Tuesday 23 April 2013

Seeds Tedx talk info


Seeds are sex. Seeds are food. Seeds are meat, clothes and fuel. Seeds are the promise of future life. And seeds are becoming a monopoly. According to the journalist Simran Sethi, that’s a cause for great concern.
“The food and agriculture organization of the United Nations says that 75 percent of crop varieties have disappeared since 1900,” she warns in her TEDxManhattan talk, “Seeds: TheBuried Beginnings of Food.” Sethi further elaborates just how little of the world’s seeds we’re taking advantage of, noting that 95 percent of the world’s calories come from just 30 species—a very narrow segment of the some 80,000 edible plant varieties.

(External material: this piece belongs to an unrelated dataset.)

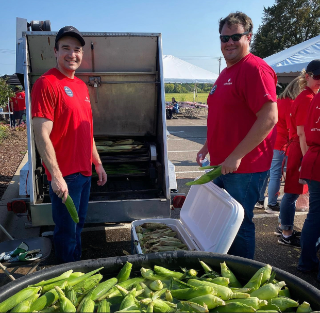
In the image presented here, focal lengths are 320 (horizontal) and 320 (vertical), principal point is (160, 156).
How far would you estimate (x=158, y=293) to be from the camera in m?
1.47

And with genetic diversity narrowing, genetic patenting turning seeds into “non-renewable resources” for farmers, and just three corporations controlling over half of the global seed market, the legacy of 10,000 years of domesticated agriculture is at risk.
So yes, as Sethi sees it, now you need to worry about seeds too. But worrying about seeds proves just to be a different shade of worrying about food—buying from small farmers who don’t grow transgene plant varieties is worrying about seeds; eating heirloom tomatoes is worrying about seeds; growing your own food is worrying about seeds.
The very literal questions she asks—“What seeds are we planting? And how do we nourish the seeds that we want to grow?”—can so easily turn metaphoric, less practical questions about what’s for dinner into a meditation on the idea of seeds being the story and symbol of our humanity. Which is part of the fun of worrying about seeds.